UrbanTribes

ByABC News via logo
October 7, 2003, 7:08 AM

— -- Excerpt from 'Urban Tribes: A Generation Redefines Friendship, Family, and Commitment'Confessions of a yet-to-be-marriedBy Ethan Watters

"What ever happened to getting married?" I asked a carful of friends. This was half a dozen years ago while we were on our way to Burning Man. The U-Haul trailer we were pulling carried two dozen eight-foot lengths of two-by-fours, thirty bedsheets, a couple hundred yards of rope, thirty cases of beer, and all the other makings for our homegrown art project. Our plan was to string the sheets, à la Christo, along the desert, then offer other Burning Man attendees an ice-cold Sapporo beer for writing a properly constructed haiku on the sheets. Burning Man, a kind of wacky desert art festival, was a yearly event for my group of friends. Along with the makings for our interactive art installation, we had approximately twenty pounds of Gummy Bears, fifteen pounds of Twizzlers, food for five days, three hundred gallons of water, a variety of costumes, and one hundred green glow sticks so we could keep track of each other in the desert night. A total of twenty-five friends were headed from San Francisco across the Sierra toward our rendezvous in the Black Rock Desert that day. Significantly absent among them was Julia, my girlfriend at the time.

It was because of that absent girlfriend that the subject of marriage had been on my mind, the issue having recently and contentiously come up between the two of us. I knew that others in the car had been thinking about it as well. We were all in our late twenties or early-to-middle thirties, yet none had found brides or husbands. Although we were all older than our parents were when they had us, the idea of having children ourselves still seemed a far-off abstraction that came up only when someone asked whether we "wanted" children.

There was a growing sense among us that our postcollege/prefamily life was stretching into an awfully long time -- five, ten, almost fifteen years for some -- and that maybe we had missed a turn somewhere. Our parents, having suffered through introductory dinners with a half-dozen to a dozen prospective mates, were becoming concerned. They worried for us, or, if they were less generous or more eager for grandchildren, accused us of being "slackers," a word they had come to understand from listening to public radio.

Jen, a fast-thinking criminal defense lawyer who was often first out of the block with her notions, answered first.

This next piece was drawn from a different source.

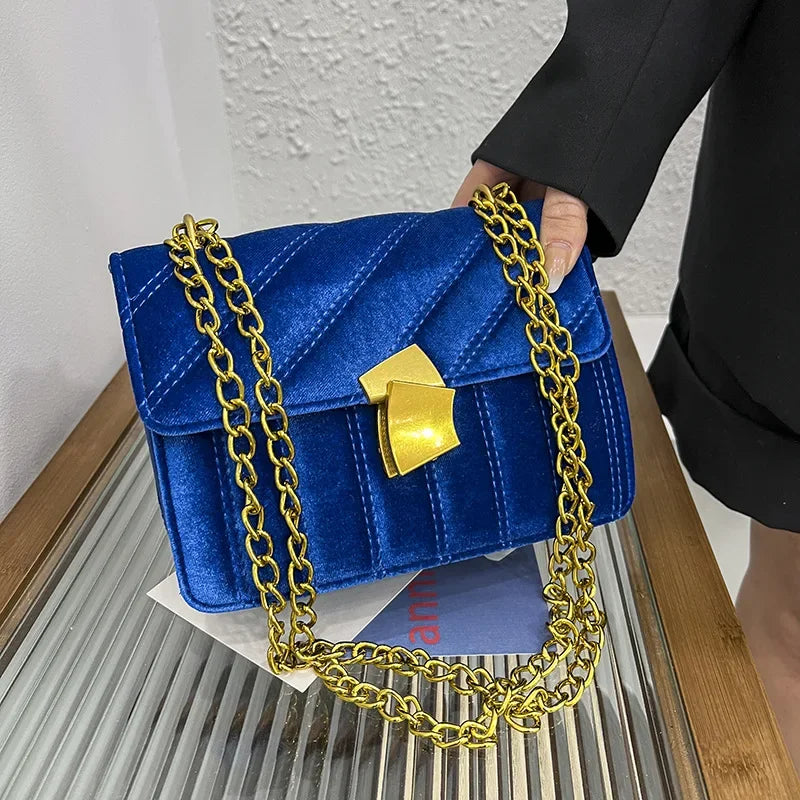 Corduroy handbag with chain and flap closure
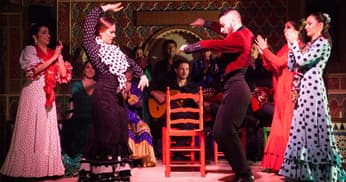 Flamenco troupe performing lively dance on intimate indoor Granada stage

"Women have their own careers and resources and they no longer need the institution of marriage to survive," she said. Jen had grown up in middle-income New Jersey but had managed to shake off most of the trappings of that life in her hipper, less-permed California incarnation. "It's simple economics. Most women still want to get married, but fewer women feel like they have to. Besides, we have those things to help open jars now."